Know that premiums under and over the spot price can vary depending on market activity as well as supply and demand.
The consumer should be aware that certain items might be reportable when they sell if total weight allowances are reached.”
Richard Weaver, President, Professional Numismatists Guild Accredited Precious Metals Dealer Program
Silver’s Significant Outperformance Is A Clear Sign That Monetary Concerns Are Also Sparking Demand
It’s obvious that the US-China trade dispute is a big driver for gold right now. But I think silver’s significant outperformance is a clear sign that monetary concerns are also sparking demand, and that the rally will be a long-term, secular move as a result.
A good rule of thumb is that if gold is rising and silver is underperforming, then gold’s rise is based on geopolitical, or safe haven, issues.
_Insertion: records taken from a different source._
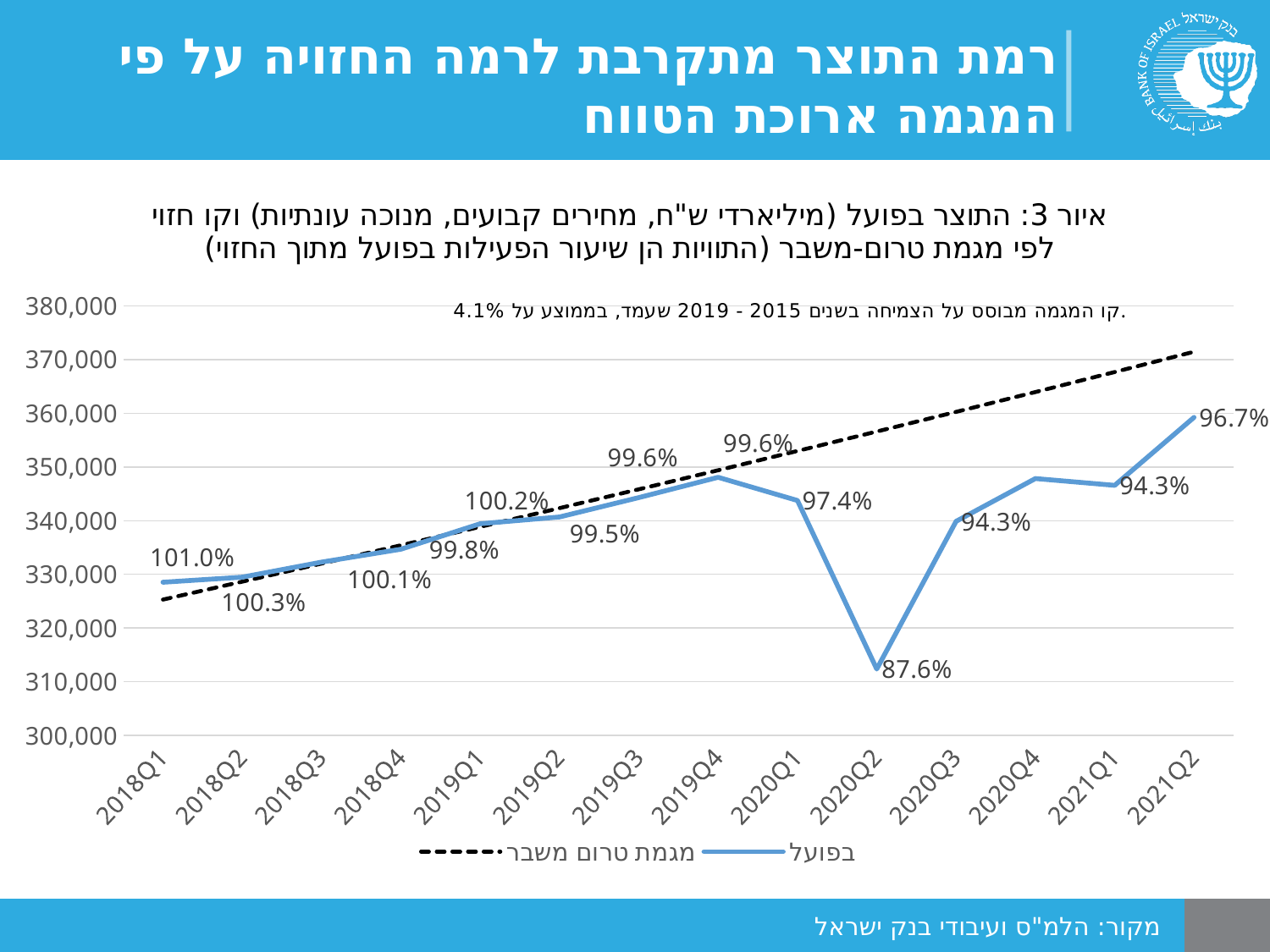
Does the dashed pre-crisis trend line (מגמת טרום משבר) rise or fall from 2018Q1 to 2021Q2? rise What is the data label shown for 2020Q2 on the actual (בפועל) line? 87.6% Which is larger, the actual (בפועל) value for 2019Q4 or for 2020Q2? 2019Q4 What is the data label shown for 2018Q1 on the actual (בפועל) line? 101.0% What is the data label shown for 2021Q2 on the actual (בפועל) line? 96.7% Is the actual (בפועל) value for 2021Q2 greater or less than 350,000? greater Is the actual (בפועל) value for 2020Q2 greater or less than 320,000? less What is the data label shown for 2020Q1 on the actual (בפועל) line? 97.4% What kind of chart is shown on the slide? line chart Which quarter has the lowest data label on the actual (בפועל) line? 2020Q2 How many series does the legend list? 2 How many quarters are shown on the x axis? 14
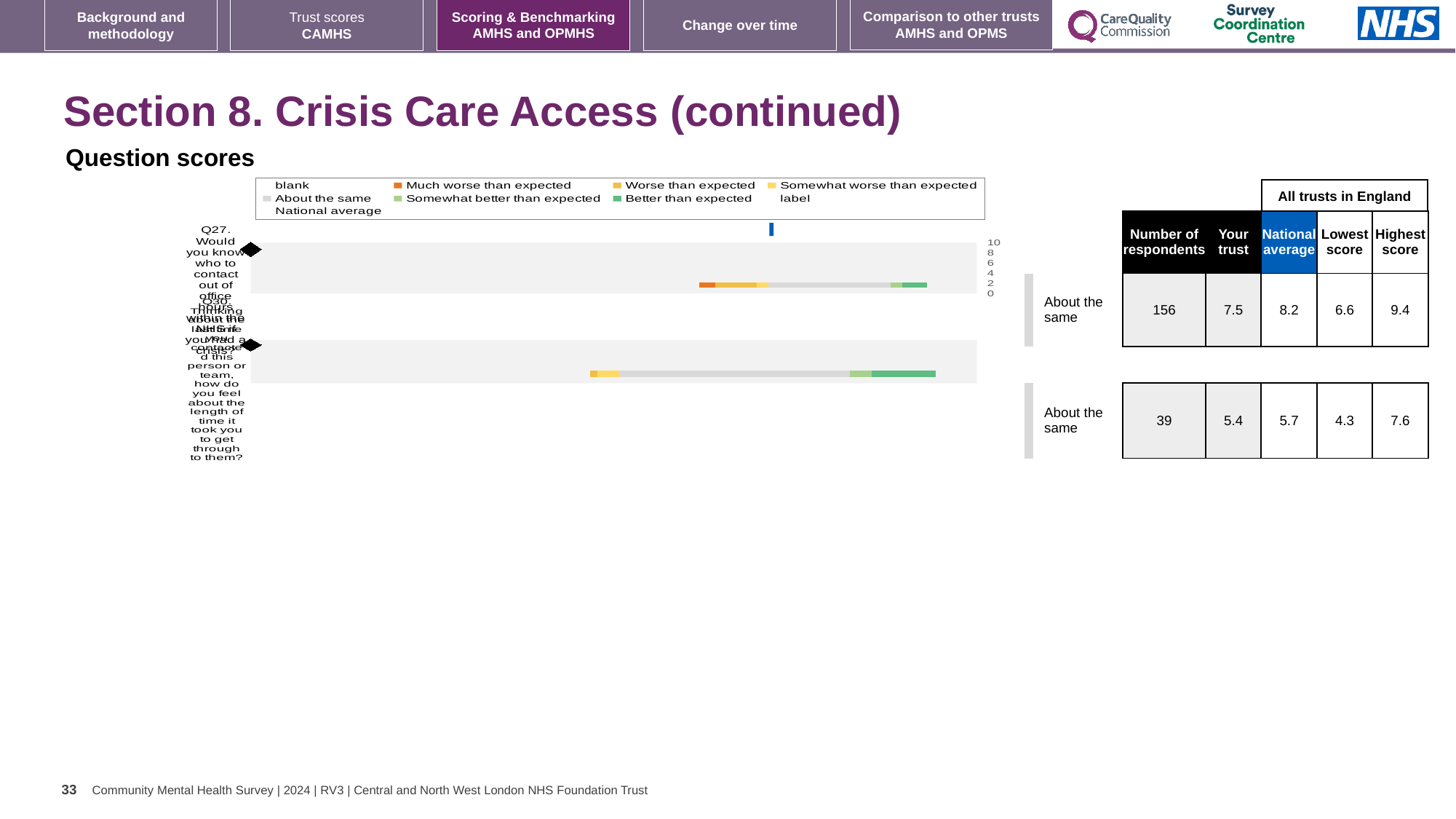
Which colour in the chart legend represents 'Much worse than expected'? orange In the table, how many respondents answered Q27? 156 In the table, what is the national average for Q30? 5.7 How many questions (rows) are plotted in the chart? 2 What kind of chart is shown under 'Question scores'? bar chart Which colour in the chart legend represents 'Better than expected'? green In the table, what is the lowest score among all trusts in England for Q30? 4.3 In the table, what is the 'Your trust' score for Q27? 7.5 What is the difference between the national average and the 'Your trust' score for Q27? 0.7 What benchmark category is shown next to the chart for Q30? About the same In the table, what is the highest score among all trusts in England for Q27? 9.4 Which question has the higher 'Your trust' score, Q27 or Q30? Q27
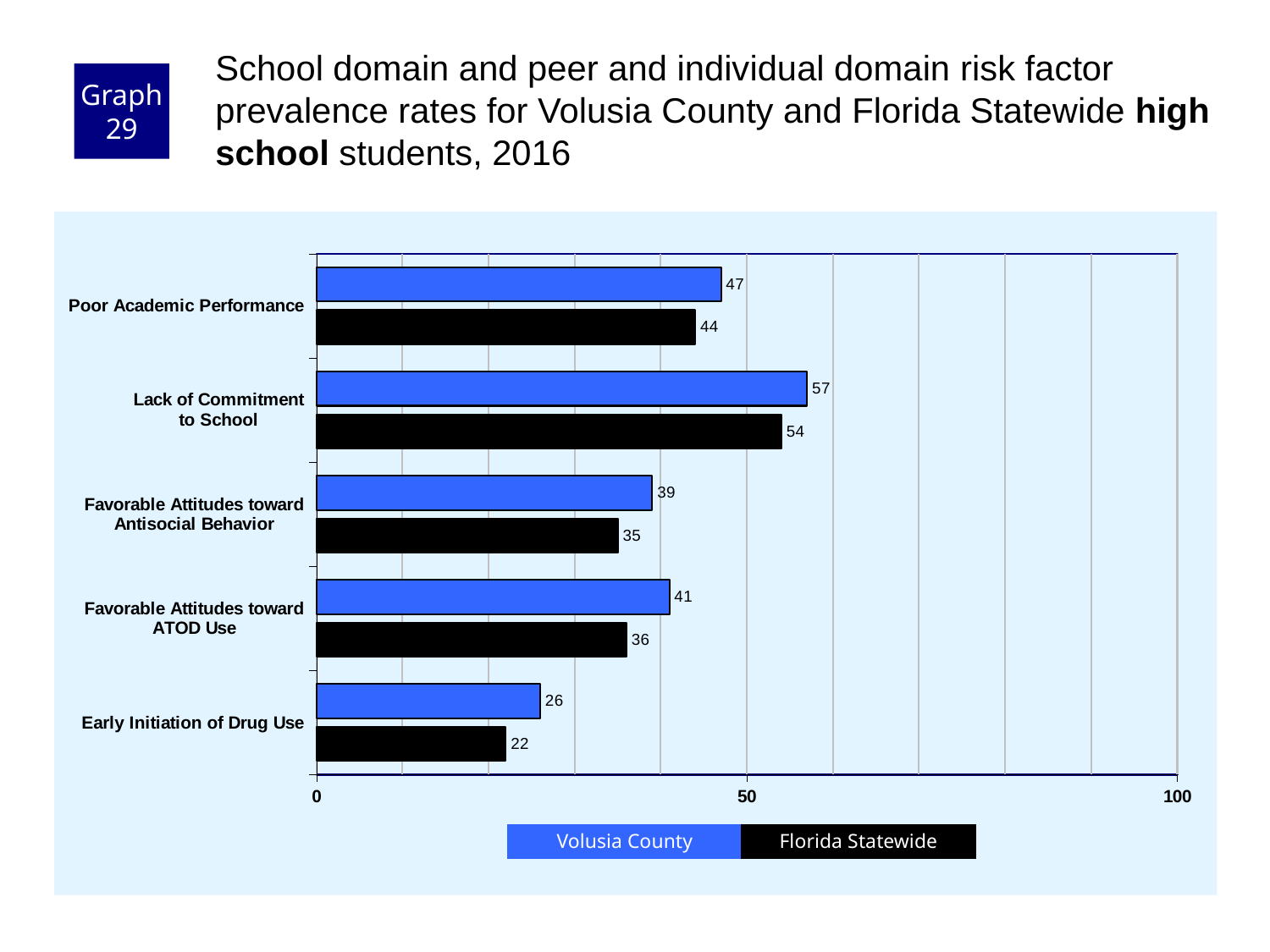
How many risk factors are shown on the chart? 5 What is the Florida Statewide value for Early Initiation of Drug Use? 22 Which risk factor has the lowest Florida Statewide value? Early Initiation of Drug Use What kind of chart is shown on the slide? Bar chart What is the difference between the Volusia County and Florida Statewide values for Poor Academic Performance? 3 Which is larger for Favorable Attitudes toward Antisocial Behavior: the Volusia County value or the Florida Statewide value? Volusia County What is the difference between the Volusia County and Florida Statewide values for Favorable Attitudes toward ATOD Use? 5 Which risk factor has the highest Volusia County value? Lack of Commitment to School What is the Florida Statewide value for Favorable Attitudes toward ATOD Use? 36 What is the Volusia County value for Lack of Commitment to School? 57 How many series does the legend list? 2 Is the Florida Statewide value for Lack of Commitment to School greater or less than 50? greater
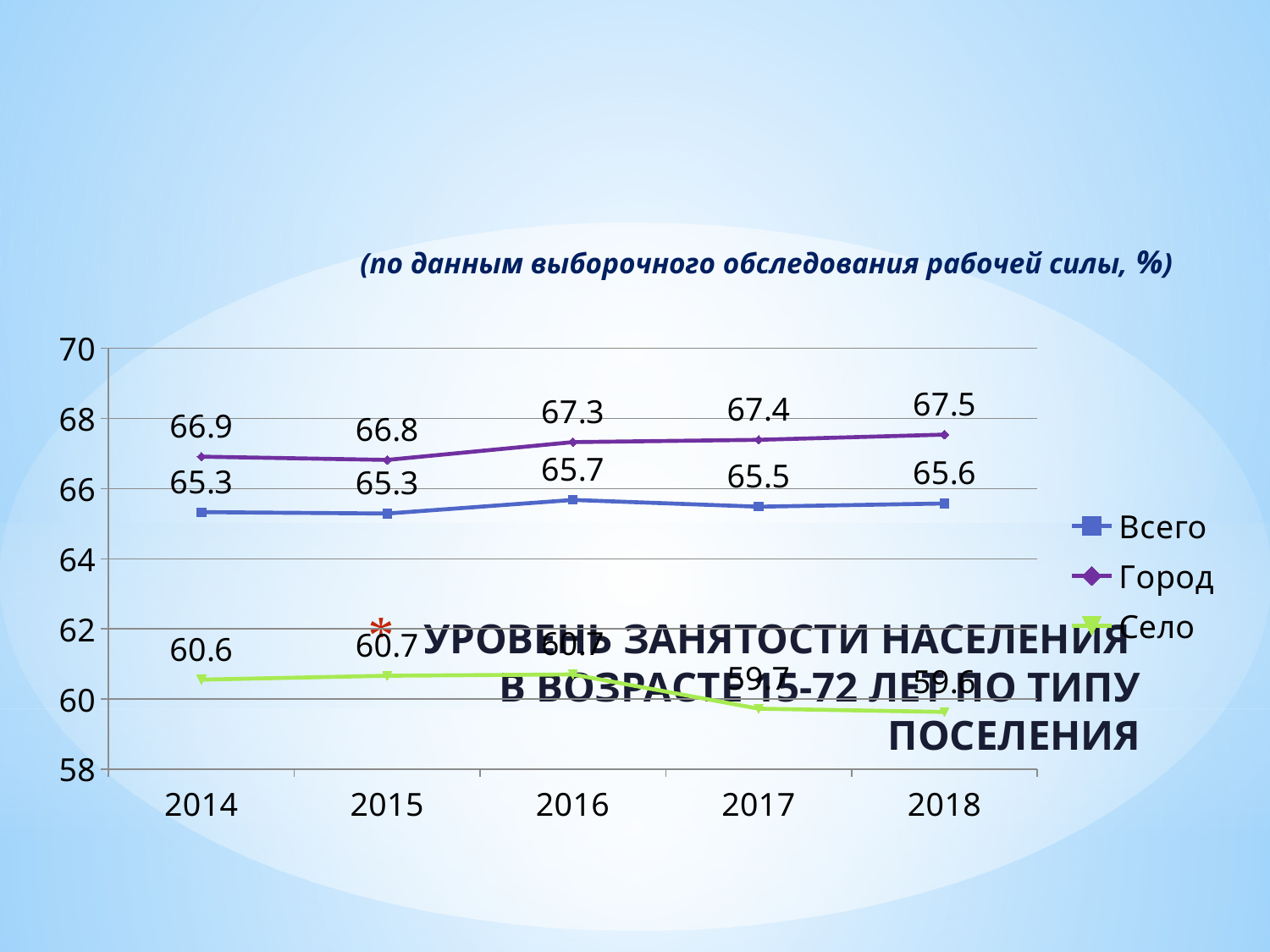
What is the difference between the Всего values in 2016 and 2015? 0.4 What is the value for Город in 2018? 67.5 What is the difference between the Город values in 2018 and 2014? 0.6 In which year is the value for Город the highest? 2018 How many series does the legend list? 3 What is the value for Село in 2014? 60.6 Is the value for Село in 2017 greater or less than 60? less How many years are shown on the x axis? 5 In which year is the value for Город the lowest? 2015 What kind of chart is shown on the slide? line chart Which year has the larger value for Всего, 2016 or 2017? 2016 What is the value for Всего in 2016? 65.7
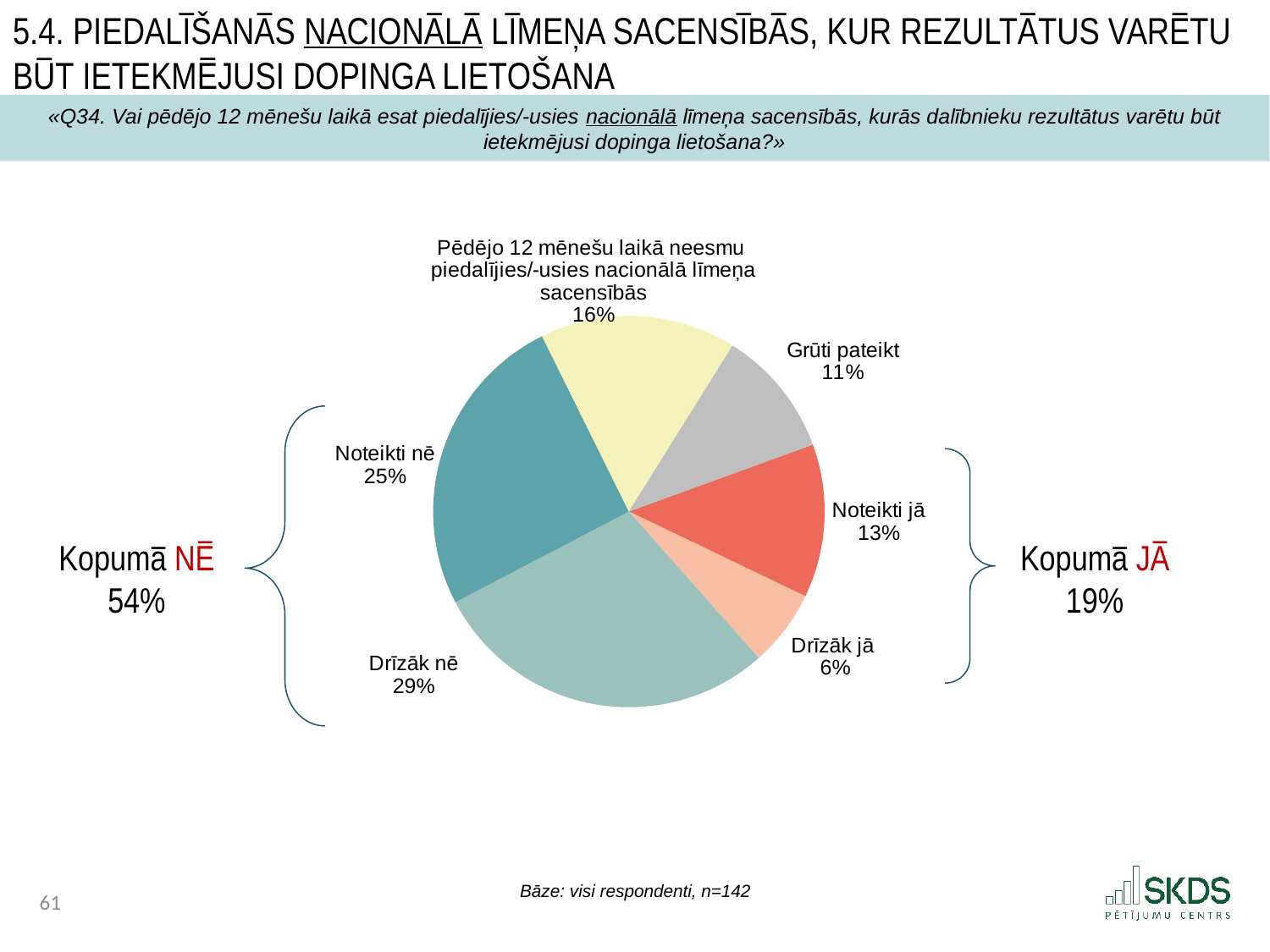
What is the combined share shown for "Kopumā JĀ"? 19% What is the value for "Noteikti jā"? 13% What is the value for "Drīzāk nē"? 29% What is the difference between "Noteikti nē" and "Noteikti jā"? 12% Which slice of the pie chart is the smallest? Drīzāk jā What is the combined share shown for "Kopumā NĒ"? 54% What is the value for "Grūti pateikt"? 11% What is the value for "Pēdējo 12 mēnešu laikā neesmu piedalījies/-usies nacionālā līmeņa sacensībās"? 16% Which is larger, "Grūti pateikt" or "Drīzāk jā"? Grūti pateikt Which slice of the pie chart is the largest? Drīzāk nē How many slices does the pie chart have? 6 What kind of chart is shown on the slide? pie chart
If gold is rising and silver is outperforming, however, it’s a signal that longer term, monetary factors are fueling the move.”
Brien Lundin, Editor, Gold Newsletter
It's A Volatile Measure That In Busy Times Can Change In Seconds
“The spot price of any precious metal (i.e., not only silver) is the price of the metal/ commodity in question ready for transaction at right this minute – with delivery assurance. To reiterate, It's not unique to silver. Oil, gold, platinum, etc., all travel through the market on spot price (SP) momentum. Traders in silver, including the banks, financial institutions, dealers, and retail investors rely on the spot price as the realtime trading value of silver (or the metal they're focused on.) The SP, for traders, is current, reliable, and realistic. Considering that Silver trades 24/7/365 (or thereabouts) across the world on all major exchanges, everyone involved (literally in their millions) is eyeing the SP.
Also note, it's a volatile measure that in busy times can change in seconds, but at least many times daily. The one exchange that's central to the silver SP is the COMEX. It applies the near term futures contract price, where the latter refers to the value of one troy ounce of silver (quoted in USD). Traders working in other currencies have to convert based on the USD quoted price. It's a fool's errand to assume or try to calculate how someone is manipulating the SP. It's a task that requires dissecting myriad futures contracts across all continents – a nigh impossible undertaking.
My advice is to accept the SP as the guiding light in the silver markets and go on from there. Going on is where the concern should lie. If you enter the silver markets, get used to the system of buying and selling silver through registered dealers. You are probably picking up where this is leading to, so let me cut to the chase. but when you sell to a dealer, as a silver seller, you won't get an offer for higher than the silver SP, and probably a small discount on it. When buying, you are likely to confront a premium on SP. The question is, how big a discount on SP (when selling) and how high a premium on SP (when buying)? Another way of putting it is, how much gross profit are you willing to leave behind for the dealer? Your ability to depress SP premiums and discounts when interacting with dealers is one vital measure of your trading acumen. Astute trading yields future profits as the SP changes down the line. Accepting large discounts and premiums (depending on which side of the trade you are on) may kill future returns or reduce the upside.”
Gordon Polovin, finance expert, serves on the advisory board for Wealthy Living Today
With increasing global economic uncertainties, investors are now more enthusiastic about precious metals, including sliver. Take into consideration what the experts in this article have discussed, and always do your due diligence before making investment decisions.